Spatial question entries:

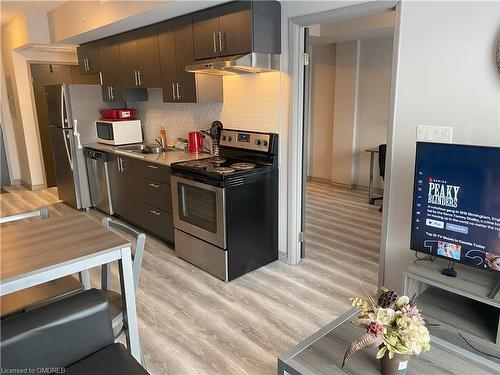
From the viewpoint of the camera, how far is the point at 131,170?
4285 mm

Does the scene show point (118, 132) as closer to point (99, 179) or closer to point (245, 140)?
point (99, 179)

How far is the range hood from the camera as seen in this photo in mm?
2916

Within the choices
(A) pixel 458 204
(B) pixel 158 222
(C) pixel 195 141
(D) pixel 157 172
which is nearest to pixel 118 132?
(C) pixel 195 141

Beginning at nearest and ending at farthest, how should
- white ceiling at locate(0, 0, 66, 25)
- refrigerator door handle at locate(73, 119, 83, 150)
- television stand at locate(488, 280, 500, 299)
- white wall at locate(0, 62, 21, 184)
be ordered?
1. television stand at locate(488, 280, 500, 299)
2. white ceiling at locate(0, 0, 66, 25)
3. refrigerator door handle at locate(73, 119, 83, 150)
4. white wall at locate(0, 62, 21, 184)

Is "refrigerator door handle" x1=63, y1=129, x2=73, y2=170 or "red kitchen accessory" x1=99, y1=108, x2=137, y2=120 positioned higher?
"red kitchen accessory" x1=99, y1=108, x2=137, y2=120

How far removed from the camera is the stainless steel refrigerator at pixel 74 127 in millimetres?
4965

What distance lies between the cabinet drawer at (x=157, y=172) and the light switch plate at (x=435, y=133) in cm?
232

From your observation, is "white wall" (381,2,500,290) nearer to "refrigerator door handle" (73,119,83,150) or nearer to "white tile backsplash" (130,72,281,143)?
"white tile backsplash" (130,72,281,143)

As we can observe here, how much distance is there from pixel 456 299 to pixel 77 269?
2.10 meters

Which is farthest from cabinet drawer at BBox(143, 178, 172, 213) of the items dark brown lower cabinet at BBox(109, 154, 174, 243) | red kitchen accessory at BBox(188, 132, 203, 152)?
red kitchen accessory at BBox(188, 132, 203, 152)

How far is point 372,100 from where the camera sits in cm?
574

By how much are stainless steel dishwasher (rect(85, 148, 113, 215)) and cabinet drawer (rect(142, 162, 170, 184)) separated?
3.40ft

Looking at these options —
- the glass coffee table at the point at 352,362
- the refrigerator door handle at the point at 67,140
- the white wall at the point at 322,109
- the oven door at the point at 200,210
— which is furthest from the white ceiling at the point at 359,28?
the glass coffee table at the point at 352,362

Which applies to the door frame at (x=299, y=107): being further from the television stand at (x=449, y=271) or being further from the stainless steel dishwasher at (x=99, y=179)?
the stainless steel dishwasher at (x=99, y=179)
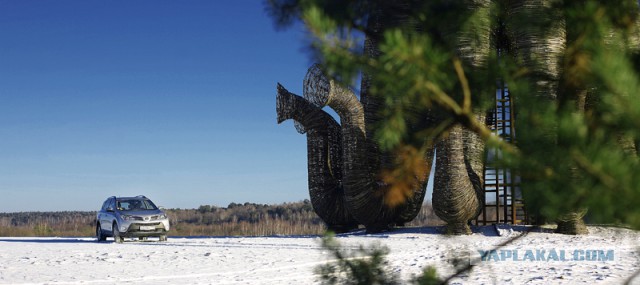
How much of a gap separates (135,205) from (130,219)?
1.09m

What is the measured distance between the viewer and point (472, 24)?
3791 millimetres

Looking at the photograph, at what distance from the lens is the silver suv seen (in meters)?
21.0

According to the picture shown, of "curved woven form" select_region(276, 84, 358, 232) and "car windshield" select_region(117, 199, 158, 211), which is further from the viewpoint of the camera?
"curved woven form" select_region(276, 84, 358, 232)

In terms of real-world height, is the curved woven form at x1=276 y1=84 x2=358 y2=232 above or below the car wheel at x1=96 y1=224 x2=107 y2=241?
above

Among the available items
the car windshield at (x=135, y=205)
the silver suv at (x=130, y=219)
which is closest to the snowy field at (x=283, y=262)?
the silver suv at (x=130, y=219)

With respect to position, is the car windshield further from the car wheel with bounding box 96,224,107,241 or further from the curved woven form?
the curved woven form

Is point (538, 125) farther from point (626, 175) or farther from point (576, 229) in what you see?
point (576, 229)

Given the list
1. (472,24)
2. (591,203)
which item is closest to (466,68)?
(472,24)

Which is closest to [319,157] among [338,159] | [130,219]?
[338,159]

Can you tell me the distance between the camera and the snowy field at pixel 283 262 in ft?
34.8

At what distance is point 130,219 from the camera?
21062mm

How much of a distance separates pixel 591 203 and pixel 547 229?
17445mm

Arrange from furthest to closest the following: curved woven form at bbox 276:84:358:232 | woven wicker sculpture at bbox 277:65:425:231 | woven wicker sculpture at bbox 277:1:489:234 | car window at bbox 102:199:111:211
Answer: curved woven form at bbox 276:84:358:232
car window at bbox 102:199:111:211
woven wicker sculpture at bbox 277:65:425:231
woven wicker sculpture at bbox 277:1:489:234

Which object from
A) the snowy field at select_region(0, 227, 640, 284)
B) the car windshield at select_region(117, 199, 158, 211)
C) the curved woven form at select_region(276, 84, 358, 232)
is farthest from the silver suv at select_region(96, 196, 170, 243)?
the curved woven form at select_region(276, 84, 358, 232)
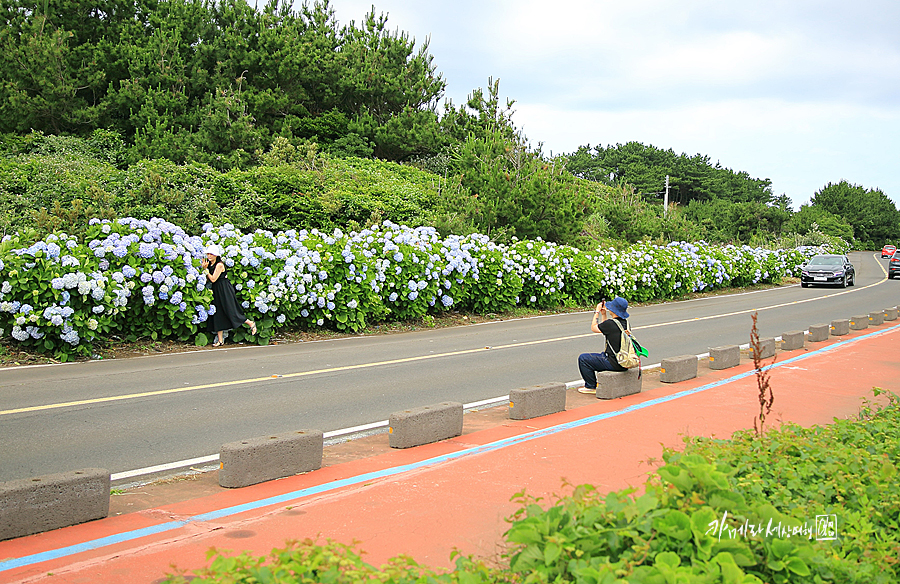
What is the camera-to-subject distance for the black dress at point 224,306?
1230cm

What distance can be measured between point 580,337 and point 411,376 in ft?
20.1

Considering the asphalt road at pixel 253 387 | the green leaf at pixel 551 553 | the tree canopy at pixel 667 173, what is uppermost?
the tree canopy at pixel 667 173

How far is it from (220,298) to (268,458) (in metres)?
7.43

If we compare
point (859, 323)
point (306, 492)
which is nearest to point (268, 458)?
point (306, 492)

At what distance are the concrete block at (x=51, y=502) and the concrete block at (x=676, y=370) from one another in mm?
7775

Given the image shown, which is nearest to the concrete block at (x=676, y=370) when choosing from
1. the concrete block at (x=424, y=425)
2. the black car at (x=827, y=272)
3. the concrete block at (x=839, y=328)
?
the concrete block at (x=424, y=425)


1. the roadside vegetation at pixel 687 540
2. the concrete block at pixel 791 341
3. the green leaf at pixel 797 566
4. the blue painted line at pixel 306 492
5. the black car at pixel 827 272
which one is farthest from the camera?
the black car at pixel 827 272

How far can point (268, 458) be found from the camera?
5477 millimetres

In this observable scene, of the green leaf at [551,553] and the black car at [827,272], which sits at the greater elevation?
the black car at [827,272]

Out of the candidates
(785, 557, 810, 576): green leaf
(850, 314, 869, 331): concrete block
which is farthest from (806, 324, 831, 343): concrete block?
(785, 557, 810, 576): green leaf

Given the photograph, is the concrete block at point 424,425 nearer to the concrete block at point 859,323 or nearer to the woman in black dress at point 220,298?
the woman in black dress at point 220,298

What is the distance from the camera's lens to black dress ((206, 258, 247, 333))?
12.3 m

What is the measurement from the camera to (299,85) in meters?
33.9

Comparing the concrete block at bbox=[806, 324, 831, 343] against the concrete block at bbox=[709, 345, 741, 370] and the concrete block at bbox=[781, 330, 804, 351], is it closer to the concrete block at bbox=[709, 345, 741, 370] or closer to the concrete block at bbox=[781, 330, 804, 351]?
the concrete block at bbox=[781, 330, 804, 351]
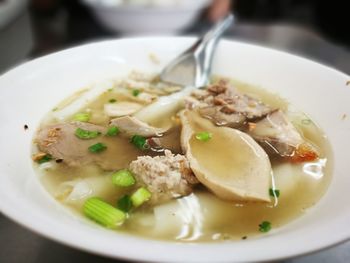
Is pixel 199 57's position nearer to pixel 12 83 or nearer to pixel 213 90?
pixel 213 90

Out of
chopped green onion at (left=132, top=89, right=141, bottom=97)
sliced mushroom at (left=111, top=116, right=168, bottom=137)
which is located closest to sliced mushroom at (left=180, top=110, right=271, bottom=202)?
sliced mushroom at (left=111, top=116, right=168, bottom=137)

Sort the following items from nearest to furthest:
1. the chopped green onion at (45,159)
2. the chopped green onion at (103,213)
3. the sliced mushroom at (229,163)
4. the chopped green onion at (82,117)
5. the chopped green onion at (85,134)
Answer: the chopped green onion at (103,213), the sliced mushroom at (229,163), the chopped green onion at (45,159), the chopped green onion at (85,134), the chopped green onion at (82,117)

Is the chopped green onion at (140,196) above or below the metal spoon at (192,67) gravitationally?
below

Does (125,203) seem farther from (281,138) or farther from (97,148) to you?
(281,138)

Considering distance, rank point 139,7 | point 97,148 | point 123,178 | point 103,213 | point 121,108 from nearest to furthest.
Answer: point 103,213 → point 123,178 → point 97,148 → point 121,108 → point 139,7

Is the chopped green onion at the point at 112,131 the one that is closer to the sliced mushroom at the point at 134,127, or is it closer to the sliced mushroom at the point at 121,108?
the sliced mushroom at the point at 134,127

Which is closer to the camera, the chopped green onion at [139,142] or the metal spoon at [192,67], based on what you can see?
the chopped green onion at [139,142]

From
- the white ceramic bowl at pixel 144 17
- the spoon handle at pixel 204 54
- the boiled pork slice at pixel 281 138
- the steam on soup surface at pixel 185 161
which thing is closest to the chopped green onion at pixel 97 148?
the steam on soup surface at pixel 185 161

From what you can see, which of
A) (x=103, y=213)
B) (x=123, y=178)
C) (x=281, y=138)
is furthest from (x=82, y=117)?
(x=281, y=138)

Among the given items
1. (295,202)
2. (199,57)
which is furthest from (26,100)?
(295,202)
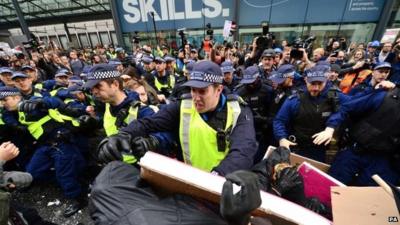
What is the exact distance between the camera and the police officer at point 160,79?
15.6 ft

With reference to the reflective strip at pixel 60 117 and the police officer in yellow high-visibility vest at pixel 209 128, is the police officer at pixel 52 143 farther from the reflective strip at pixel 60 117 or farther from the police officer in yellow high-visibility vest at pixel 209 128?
the police officer in yellow high-visibility vest at pixel 209 128

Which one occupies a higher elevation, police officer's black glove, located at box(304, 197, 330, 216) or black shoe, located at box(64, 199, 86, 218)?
police officer's black glove, located at box(304, 197, 330, 216)

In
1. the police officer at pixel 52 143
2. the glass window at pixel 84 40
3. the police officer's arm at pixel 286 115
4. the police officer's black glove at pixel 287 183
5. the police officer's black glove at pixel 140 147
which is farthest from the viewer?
the glass window at pixel 84 40

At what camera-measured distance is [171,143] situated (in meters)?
1.76

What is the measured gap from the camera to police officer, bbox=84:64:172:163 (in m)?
1.98

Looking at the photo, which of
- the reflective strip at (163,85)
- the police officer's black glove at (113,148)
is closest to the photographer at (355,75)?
the reflective strip at (163,85)

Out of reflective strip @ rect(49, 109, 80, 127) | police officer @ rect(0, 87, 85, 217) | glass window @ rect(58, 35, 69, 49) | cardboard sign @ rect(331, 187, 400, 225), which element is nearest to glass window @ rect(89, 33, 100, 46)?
glass window @ rect(58, 35, 69, 49)

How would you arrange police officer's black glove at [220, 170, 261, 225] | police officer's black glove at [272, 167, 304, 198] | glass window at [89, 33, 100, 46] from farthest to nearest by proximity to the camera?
glass window at [89, 33, 100, 46]
police officer's black glove at [272, 167, 304, 198]
police officer's black glove at [220, 170, 261, 225]

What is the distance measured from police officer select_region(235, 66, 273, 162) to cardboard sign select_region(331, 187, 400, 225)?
1979 millimetres

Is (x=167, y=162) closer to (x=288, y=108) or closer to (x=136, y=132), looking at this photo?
(x=136, y=132)

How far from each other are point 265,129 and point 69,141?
9.13ft

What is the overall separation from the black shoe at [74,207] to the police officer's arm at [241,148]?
7.88 feet

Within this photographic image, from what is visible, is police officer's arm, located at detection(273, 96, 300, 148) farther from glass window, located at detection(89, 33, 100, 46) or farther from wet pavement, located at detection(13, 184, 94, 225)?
glass window, located at detection(89, 33, 100, 46)

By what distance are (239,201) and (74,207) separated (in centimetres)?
291
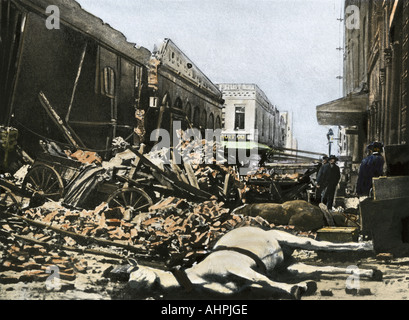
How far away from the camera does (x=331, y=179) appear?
6.75 metres

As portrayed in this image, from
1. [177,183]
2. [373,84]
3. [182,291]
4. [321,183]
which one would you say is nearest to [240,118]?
[177,183]

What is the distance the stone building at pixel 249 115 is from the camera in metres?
7.02

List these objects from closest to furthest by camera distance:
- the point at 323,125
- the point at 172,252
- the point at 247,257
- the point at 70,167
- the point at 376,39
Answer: the point at 247,257 → the point at 172,252 → the point at 70,167 → the point at 323,125 → the point at 376,39

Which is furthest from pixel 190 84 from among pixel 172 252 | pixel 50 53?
pixel 172 252

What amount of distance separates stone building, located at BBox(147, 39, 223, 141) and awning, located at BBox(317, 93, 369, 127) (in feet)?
4.94

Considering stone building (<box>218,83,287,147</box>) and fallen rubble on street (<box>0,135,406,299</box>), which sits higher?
stone building (<box>218,83,287,147</box>)

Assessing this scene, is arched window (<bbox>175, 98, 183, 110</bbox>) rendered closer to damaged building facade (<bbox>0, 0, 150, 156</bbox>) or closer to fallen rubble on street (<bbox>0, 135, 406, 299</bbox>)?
damaged building facade (<bbox>0, 0, 150, 156</bbox>)

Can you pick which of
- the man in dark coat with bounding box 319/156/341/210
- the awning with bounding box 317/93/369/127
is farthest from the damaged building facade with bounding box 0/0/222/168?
the man in dark coat with bounding box 319/156/341/210

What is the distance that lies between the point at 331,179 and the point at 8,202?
4.34 metres

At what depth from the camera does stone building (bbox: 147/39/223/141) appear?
22.8 ft

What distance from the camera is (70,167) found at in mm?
6711

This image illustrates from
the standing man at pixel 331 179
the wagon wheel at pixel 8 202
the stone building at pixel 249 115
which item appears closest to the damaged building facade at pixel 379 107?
the standing man at pixel 331 179
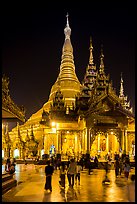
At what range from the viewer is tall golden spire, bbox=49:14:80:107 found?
57.7 m

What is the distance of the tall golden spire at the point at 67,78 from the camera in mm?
57713

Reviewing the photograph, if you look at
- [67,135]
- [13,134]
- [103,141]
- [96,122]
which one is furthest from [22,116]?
[13,134]

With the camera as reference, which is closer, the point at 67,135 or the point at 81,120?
the point at 81,120

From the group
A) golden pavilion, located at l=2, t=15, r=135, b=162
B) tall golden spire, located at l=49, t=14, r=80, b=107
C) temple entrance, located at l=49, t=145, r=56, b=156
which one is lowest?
temple entrance, located at l=49, t=145, r=56, b=156

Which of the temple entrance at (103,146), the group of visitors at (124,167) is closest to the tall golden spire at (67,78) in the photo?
the temple entrance at (103,146)

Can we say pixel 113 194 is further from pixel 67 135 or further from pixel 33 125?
pixel 33 125

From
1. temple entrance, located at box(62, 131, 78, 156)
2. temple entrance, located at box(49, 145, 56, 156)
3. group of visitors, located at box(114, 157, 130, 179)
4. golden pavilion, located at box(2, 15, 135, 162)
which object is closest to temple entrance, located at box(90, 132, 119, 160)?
golden pavilion, located at box(2, 15, 135, 162)

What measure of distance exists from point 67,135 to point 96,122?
24.3 feet

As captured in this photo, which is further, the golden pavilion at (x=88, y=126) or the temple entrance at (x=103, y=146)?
the temple entrance at (x=103, y=146)

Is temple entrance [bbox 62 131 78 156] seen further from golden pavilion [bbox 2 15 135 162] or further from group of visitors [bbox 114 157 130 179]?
group of visitors [bbox 114 157 130 179]

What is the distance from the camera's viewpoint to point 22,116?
68.3ft

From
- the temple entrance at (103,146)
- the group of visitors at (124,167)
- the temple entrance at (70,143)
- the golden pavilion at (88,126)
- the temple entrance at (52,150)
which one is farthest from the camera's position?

→ **Written task**
Print every line from the one containing "What is the distance from the camera's viewpoint" down to the end of the items, including both ends.

→ **Reply**
What is the distance from the camera's viewpoint to point 22,116?
68.3ft

From
- the temple entrance at (103,146)
- the group of visitors at (124,167)
- the temple entrance at (70,143)
- the golden pavilion at (88,126)
- the temple entrance at (52,150)
which one is farthest from the camera's position?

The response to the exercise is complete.